====== Selected text ======

Quick Links

Re: Support UTF-8 files with BOM in COPY FROM

From:	Andrew Dunstan <andrew(at)dunslane(dot)net>
To:	Magnus Hagander <magnus(at)hagander(dot)net>
Cc:	Itagaki Takahiro <itagaki(dot)takahiro(at)gmail(dot)com>, PostgreSQL Hackers <pgsql-hackers(at)postgresql(dot)org>
Subject:	Re: Support UTF-8 files with BOM in COPY FROM
Date:	2011-09-26 12:06:10
Message-ID:	4E806AB2.5090200@dunslane.net
Views:	Raw Message \| Whole Thread \| Download mbox \| Resend email
Thread:
Lists:	pgsql-hackers

On 09/26/2011 07:12 AM, Magnus Hagander wrote:
> On Mon, Sep 26, 2011 at 06:58, Itagaki Takahiro
> <itagaki(dot)takahiro(at)gmail(dot)com> wrote:
>> Hi,
>>
>> I'd like to support UTF-8 text or csv files that has BOM (byte order mark)

====== Stored data ======

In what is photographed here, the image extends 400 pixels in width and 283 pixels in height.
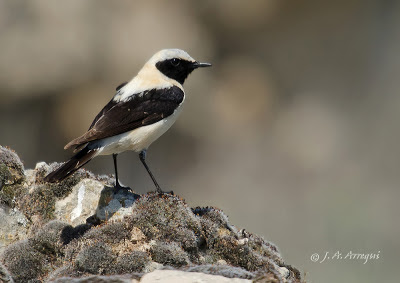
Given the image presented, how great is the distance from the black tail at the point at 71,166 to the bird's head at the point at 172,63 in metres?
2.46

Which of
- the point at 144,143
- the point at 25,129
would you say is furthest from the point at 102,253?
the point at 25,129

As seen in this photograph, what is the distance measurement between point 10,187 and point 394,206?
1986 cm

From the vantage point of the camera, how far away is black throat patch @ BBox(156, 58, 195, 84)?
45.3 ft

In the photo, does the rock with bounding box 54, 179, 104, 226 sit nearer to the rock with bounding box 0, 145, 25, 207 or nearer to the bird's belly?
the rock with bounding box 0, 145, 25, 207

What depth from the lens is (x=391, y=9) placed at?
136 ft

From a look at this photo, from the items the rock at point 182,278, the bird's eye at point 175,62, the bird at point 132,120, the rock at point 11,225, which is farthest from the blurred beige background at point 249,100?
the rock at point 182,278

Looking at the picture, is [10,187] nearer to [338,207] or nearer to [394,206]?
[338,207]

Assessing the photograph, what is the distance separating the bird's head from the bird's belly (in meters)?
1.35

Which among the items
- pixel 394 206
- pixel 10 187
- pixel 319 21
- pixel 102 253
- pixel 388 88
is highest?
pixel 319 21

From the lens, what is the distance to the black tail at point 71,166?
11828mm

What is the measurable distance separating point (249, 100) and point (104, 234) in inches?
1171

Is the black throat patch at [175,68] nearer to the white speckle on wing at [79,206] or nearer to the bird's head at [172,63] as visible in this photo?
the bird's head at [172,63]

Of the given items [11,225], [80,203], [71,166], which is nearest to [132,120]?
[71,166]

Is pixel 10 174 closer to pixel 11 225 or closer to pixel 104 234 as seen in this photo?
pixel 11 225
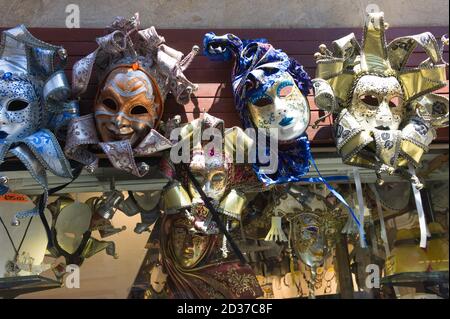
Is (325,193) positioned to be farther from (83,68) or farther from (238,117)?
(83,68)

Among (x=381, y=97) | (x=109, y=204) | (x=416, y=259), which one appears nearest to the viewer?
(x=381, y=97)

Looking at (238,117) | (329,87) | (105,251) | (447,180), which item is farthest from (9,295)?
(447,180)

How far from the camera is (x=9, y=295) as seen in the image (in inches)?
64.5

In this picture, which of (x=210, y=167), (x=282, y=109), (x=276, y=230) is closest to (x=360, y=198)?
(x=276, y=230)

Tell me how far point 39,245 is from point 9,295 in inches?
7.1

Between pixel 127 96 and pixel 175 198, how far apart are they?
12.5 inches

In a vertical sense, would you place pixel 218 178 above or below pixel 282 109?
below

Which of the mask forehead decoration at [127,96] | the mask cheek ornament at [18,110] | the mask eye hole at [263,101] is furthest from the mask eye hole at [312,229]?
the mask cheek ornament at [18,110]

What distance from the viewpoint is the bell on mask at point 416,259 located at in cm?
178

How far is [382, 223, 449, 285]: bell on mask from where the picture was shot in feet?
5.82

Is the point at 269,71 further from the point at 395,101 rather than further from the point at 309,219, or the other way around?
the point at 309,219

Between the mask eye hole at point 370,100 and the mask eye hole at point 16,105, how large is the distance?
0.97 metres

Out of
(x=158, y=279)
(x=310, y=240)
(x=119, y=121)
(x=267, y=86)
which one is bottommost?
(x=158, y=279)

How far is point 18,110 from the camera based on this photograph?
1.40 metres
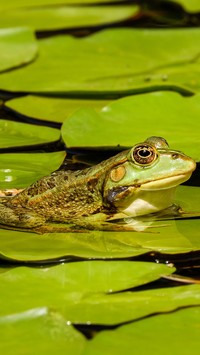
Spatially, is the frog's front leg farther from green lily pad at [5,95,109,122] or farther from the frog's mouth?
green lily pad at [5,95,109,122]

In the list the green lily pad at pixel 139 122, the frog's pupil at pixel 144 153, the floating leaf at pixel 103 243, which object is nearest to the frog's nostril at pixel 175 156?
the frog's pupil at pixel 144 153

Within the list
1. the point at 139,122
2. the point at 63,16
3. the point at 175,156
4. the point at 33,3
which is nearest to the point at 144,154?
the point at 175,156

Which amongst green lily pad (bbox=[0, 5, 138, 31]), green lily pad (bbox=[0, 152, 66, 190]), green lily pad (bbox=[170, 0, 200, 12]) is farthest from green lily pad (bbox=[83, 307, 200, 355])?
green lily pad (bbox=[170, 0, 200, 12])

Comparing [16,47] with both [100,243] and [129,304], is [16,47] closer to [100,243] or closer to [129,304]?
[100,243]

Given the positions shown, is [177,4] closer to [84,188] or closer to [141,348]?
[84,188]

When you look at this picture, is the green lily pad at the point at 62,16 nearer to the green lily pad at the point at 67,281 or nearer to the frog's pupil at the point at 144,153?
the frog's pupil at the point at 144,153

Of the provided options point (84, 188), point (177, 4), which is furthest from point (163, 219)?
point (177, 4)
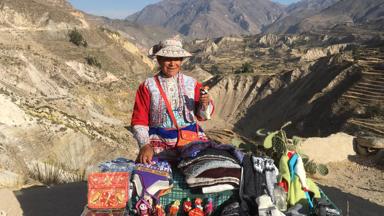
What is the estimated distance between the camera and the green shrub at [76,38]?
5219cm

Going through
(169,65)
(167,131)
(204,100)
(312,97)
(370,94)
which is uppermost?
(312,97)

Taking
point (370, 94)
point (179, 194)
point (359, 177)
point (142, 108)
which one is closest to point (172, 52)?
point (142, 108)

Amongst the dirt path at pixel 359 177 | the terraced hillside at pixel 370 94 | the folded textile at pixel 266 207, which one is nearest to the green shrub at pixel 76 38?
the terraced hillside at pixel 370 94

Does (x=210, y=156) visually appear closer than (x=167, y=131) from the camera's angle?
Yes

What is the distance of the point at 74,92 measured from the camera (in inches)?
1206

======
====== Stored data ======

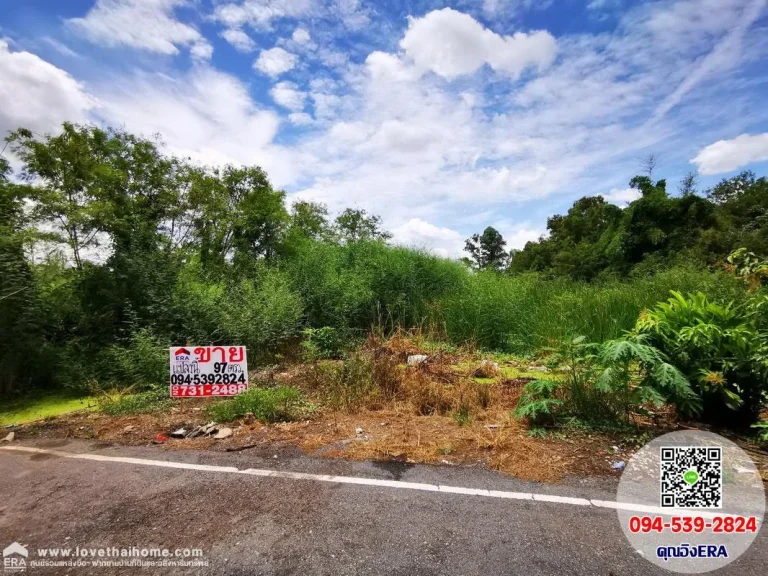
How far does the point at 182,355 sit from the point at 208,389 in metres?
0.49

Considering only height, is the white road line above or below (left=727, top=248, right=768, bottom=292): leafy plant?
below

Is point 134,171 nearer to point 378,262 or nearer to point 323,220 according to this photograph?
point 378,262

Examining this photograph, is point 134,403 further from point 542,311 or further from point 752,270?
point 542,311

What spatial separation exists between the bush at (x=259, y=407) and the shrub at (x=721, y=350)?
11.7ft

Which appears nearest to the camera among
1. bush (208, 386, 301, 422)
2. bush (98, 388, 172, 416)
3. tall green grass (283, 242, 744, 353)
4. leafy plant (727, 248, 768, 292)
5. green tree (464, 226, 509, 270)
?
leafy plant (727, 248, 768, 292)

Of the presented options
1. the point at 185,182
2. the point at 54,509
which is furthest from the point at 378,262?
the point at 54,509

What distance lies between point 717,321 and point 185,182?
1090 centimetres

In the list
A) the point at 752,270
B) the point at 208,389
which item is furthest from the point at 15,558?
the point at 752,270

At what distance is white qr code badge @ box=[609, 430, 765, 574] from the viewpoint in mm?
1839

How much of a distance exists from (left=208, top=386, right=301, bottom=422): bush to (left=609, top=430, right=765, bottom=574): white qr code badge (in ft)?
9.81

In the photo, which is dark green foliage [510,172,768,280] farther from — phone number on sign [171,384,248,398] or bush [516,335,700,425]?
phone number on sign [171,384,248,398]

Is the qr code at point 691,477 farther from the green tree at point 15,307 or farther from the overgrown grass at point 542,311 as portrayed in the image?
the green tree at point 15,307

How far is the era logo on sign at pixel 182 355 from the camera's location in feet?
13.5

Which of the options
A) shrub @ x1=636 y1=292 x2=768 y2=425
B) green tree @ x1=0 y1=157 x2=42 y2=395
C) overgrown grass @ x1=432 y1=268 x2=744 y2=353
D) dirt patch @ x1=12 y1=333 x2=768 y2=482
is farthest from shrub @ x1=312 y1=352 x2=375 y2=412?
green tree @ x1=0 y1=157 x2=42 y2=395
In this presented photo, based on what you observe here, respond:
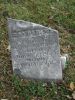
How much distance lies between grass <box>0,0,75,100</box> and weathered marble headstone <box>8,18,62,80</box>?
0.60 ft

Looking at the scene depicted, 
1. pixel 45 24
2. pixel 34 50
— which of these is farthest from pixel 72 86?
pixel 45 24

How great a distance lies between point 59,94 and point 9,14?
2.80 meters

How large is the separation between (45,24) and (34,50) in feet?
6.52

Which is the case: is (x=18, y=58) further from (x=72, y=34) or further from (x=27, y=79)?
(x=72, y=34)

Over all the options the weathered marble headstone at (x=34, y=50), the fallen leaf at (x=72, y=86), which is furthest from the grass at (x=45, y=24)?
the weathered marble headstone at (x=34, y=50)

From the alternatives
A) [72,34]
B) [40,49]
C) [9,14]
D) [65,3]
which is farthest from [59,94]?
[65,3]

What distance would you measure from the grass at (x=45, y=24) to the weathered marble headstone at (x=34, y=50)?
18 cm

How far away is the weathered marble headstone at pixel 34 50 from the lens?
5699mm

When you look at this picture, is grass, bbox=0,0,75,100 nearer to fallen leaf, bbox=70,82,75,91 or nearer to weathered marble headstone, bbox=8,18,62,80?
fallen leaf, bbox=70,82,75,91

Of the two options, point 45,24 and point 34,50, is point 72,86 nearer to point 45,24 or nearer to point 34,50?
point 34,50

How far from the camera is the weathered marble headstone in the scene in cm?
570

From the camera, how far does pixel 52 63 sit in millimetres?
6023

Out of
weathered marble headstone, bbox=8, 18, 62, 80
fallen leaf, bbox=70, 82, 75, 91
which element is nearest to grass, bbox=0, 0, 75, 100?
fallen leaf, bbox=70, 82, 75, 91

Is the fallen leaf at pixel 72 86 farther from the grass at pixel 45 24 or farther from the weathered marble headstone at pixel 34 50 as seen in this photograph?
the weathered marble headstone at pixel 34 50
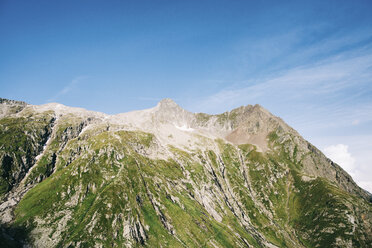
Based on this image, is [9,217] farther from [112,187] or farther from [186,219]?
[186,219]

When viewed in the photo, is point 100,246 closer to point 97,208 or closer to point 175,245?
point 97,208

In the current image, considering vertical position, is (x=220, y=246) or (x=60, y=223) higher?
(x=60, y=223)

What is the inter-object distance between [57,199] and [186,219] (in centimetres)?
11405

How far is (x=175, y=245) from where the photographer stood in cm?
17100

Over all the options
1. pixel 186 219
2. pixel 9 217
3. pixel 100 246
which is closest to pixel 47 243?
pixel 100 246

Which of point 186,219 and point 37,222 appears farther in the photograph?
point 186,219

======
====== Stored data ======

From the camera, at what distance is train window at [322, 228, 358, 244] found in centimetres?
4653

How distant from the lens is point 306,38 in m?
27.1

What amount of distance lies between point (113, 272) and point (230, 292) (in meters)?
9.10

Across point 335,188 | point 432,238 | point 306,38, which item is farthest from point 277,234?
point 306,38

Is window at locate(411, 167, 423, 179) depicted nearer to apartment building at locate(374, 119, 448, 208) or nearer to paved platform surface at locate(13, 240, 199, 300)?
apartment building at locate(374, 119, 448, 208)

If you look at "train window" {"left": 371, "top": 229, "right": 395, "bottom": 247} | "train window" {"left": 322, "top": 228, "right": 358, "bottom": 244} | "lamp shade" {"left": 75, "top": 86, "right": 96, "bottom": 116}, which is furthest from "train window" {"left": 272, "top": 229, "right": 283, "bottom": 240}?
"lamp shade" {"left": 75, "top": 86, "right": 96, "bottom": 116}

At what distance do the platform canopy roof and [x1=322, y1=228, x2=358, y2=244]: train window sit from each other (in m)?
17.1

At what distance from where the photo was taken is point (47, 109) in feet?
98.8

======

- **Problem statement**
Please answer these questions about the mailing-list message:
(a) What date and time does the header give for the message?
(b) At what time did Magnus Hagander write the part that is quoted in it?
(c) What kind of files does Itagaki Takahiro want to support?

- **Result for this task**
(a) 2011-09-26 12:06:10
(b) 07:12 AM on 09/26/2011
(c) UTF-8 text or csv files that have a BOM (byte order mark)